1)Calculate the number of mL of a 0.095 M NaOH solution required to neutralize 25.0 mL of 0.15 M acetic acid solution
2) Calculate the molarity of a sodium hydroxide solution if 22.0 mL of the sodium hydroxide is required to neutralize 0.50 g of KHP.
NaOH(aq)+ KHC8H4O4 -> H2O(l) + KNaC8H4O4(aq)
To solve these problems, we will use the concept of stoichiometry, which is the relationship between the quantities of reactants and products in a chemical reaction.

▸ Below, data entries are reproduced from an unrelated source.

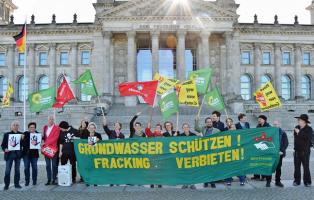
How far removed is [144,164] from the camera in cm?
1282

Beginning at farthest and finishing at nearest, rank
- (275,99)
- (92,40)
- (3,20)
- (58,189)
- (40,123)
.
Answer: (3,20) → (92,40) → (40,123) → (275,99) → (58,189)

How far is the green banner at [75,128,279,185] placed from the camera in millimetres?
12656

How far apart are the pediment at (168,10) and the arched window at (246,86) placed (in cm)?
1142

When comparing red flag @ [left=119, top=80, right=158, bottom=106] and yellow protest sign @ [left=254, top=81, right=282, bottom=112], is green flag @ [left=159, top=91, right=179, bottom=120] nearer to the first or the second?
red flag @ [left=119, top=80, right=158, bottom=106]

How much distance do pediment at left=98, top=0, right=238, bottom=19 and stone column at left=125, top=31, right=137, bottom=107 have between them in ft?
9.46

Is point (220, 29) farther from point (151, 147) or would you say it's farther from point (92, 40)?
point (151, 147)

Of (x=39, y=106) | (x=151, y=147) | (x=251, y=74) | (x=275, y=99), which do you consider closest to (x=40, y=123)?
(x=39, y=106)

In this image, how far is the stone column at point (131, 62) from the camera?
170ft

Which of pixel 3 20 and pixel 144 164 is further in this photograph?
pixel 3 20

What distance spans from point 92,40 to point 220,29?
18899mm

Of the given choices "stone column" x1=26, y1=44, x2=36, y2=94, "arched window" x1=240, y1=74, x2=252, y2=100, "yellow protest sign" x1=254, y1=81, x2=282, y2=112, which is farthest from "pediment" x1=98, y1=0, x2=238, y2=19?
"yellow protest sign" x1=254, y1=81, x2=282, y2=112

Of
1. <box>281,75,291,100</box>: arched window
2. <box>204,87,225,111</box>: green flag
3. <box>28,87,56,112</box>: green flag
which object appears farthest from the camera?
<box>281,75,291,100</box>: arched window

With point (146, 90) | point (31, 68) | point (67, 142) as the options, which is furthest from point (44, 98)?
point (31, 68)

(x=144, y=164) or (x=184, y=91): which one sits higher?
(x=184, y=91)
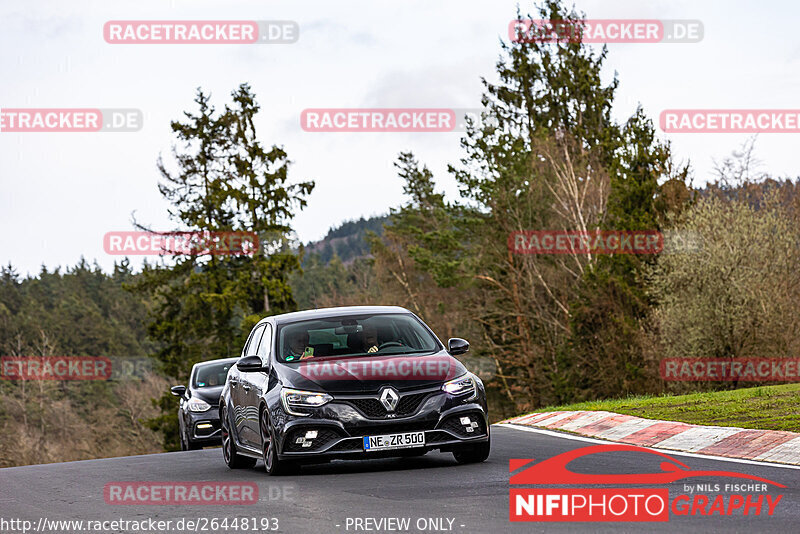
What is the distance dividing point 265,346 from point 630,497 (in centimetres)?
542

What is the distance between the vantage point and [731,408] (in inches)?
642

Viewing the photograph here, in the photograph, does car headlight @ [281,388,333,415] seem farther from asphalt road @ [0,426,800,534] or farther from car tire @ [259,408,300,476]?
asphalt road @ [0,426,800,534]

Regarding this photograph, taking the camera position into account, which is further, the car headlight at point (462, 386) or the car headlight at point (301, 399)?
the car headlight at point (462, 386)

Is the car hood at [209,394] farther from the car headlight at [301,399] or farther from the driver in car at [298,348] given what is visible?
the car headlight at [301,399]

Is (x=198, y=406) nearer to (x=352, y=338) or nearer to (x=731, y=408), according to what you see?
(x=352, y=338)

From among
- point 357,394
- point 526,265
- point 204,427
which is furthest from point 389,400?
point 526,265

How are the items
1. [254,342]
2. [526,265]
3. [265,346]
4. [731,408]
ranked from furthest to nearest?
[526,265], [731,408], [254,342], [265,346]

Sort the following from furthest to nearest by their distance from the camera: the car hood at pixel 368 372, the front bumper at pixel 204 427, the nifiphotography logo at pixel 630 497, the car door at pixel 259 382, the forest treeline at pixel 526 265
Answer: the forest treeline at pixel 526 265 → the front bumper at pixel 204 427 → the car door at pixel 259 382 → the car hood at pixel 368 372 → the nifiphotography logo at pixel 630 497

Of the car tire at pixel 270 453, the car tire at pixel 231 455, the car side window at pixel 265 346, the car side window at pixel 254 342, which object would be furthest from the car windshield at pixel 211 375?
the car tire at pixel 270 453

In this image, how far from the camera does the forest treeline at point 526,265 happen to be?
3055 centimetres

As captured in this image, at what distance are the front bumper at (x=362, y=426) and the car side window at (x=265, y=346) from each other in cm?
129

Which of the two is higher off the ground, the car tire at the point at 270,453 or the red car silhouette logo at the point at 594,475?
the car tire at the point at 270,453

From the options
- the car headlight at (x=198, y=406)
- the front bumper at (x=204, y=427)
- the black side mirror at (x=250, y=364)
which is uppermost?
the black side mirror at (x=250, y=364)

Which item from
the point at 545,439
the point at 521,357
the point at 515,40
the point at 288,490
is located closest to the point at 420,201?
the point at 515,40
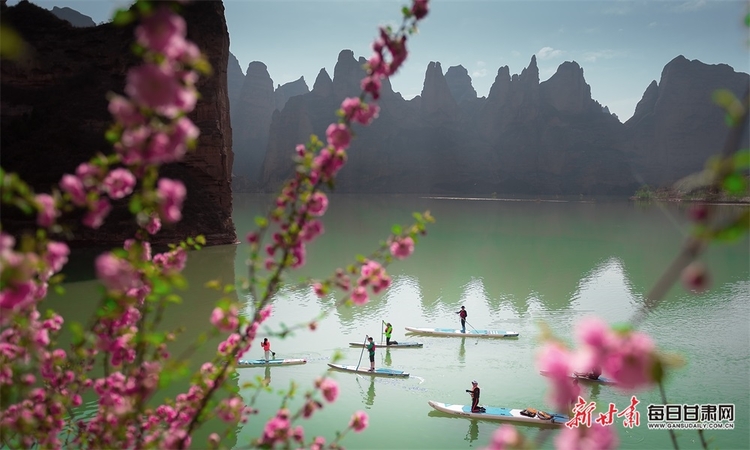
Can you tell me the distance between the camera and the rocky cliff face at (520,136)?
12800 centimetres

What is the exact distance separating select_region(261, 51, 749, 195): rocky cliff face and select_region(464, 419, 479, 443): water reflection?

1) To calculate the number of mL of a NaOH solution required to neutralize the acetic acid solution, you need to use the balanced chemical equation and the concept of stoichiometry.
The balanced chemical equation for the reaction of NaOH and acetic acid is:
CH3COOH + NaOH -> CH3COONa + H2O
From the balanced equation, we can see that the stoichiometric ratio between NaOH and CH3COOH is 1:1. This means that one mole of NaOH reacts with one mole of CH3COOH.
First, let's calculate the number of moles of CH3COOH in 25.0 mL of the acetic acid solution:
moles CH3COOH = (volume in L) x (molarity)
moles CH3COOH = 0.025 L x 0.15 mol/L = 0.00375 mol
Since the stoichiometric ratio between NaOH and CH3COOH is 1:1, the number of moles of NaOH required to neutralize the acetic acid is also 0.00375 mol.
Now, let's calculate the volume of the NaOH solution using the molarity:
volume NaOH (in L) = (moles NaOH) / (molarity)
volume NaOH (in L) = 0.00375 mol / 0.095 mol/L = 0.03947 L
Finally, convert the volume from liters to milliliters:
volume NaOH (in mL) = 0.03947 L x 1000 mL/L = 39.47 mL
Therefore, 39.47 mL of the 0.095 M NaOH solution is required to neutralize 25.0 mL of the 0.15 M acetic acid solution.
2) To calculate the molarity of the sodium hydroxide (NaOH) solution, we will use the concept of stoichiometry and the information given in the problem.
From the balanced chemical equation, we can see that the stoichiometric ratio between NaOH and KHC8H4O4 (KHP) is 1:1. This means that one mole of NaOH reacts with one mole of KHP.
First, let's calculate the number of moles of KHP in 0.50 g:
moles KHP = (mass in grams) / (molar mass)
moles KHP = 0.50 g / (molar mass of KHP)
The molar mass of KHP (KHC8H4O4) can be calculated by adding up the atomic masses of each element in the compound, which are:
K (39.10 g/mol)
H (1.01 g/mol) x 4
C (12.01 g/mol) x 8
O (16.00 g/mol) x 4
molar mass of KHP = (39.10 g/mol) + (1.01 g/mol x 4) + (12.01 g/mol x 8) + (16.00 g/mol x 4)
Now, divide the mass of KHP by the molar mass to get the number of moles:
moles KHP = 0.50 g / (molar mass of KHP)
Next, because the stoichiometric ratio between NaOH and KHP is 1:1, the number of moles of NaOH required to neutralize KHP is equal to the number of moles of KHP.
Now, let's calculate the molarity of NaOH using the volume and number of moles:
Molarity of NaOH (in mol/L) = (moles NaOH) / (volume in L)
Molarity of NaOH (in mol/L) = moles NaOH / (22.0 mL x 0.001 L/mL)
Finally, divide moles NaOH by the volume in liters:
Molarity of NaOH (in mol/L) = moles NaOH / (22.0 mL x 0.001 L/mL)
Follow these steps to calculate the molarity of the sodium hydroxide solution.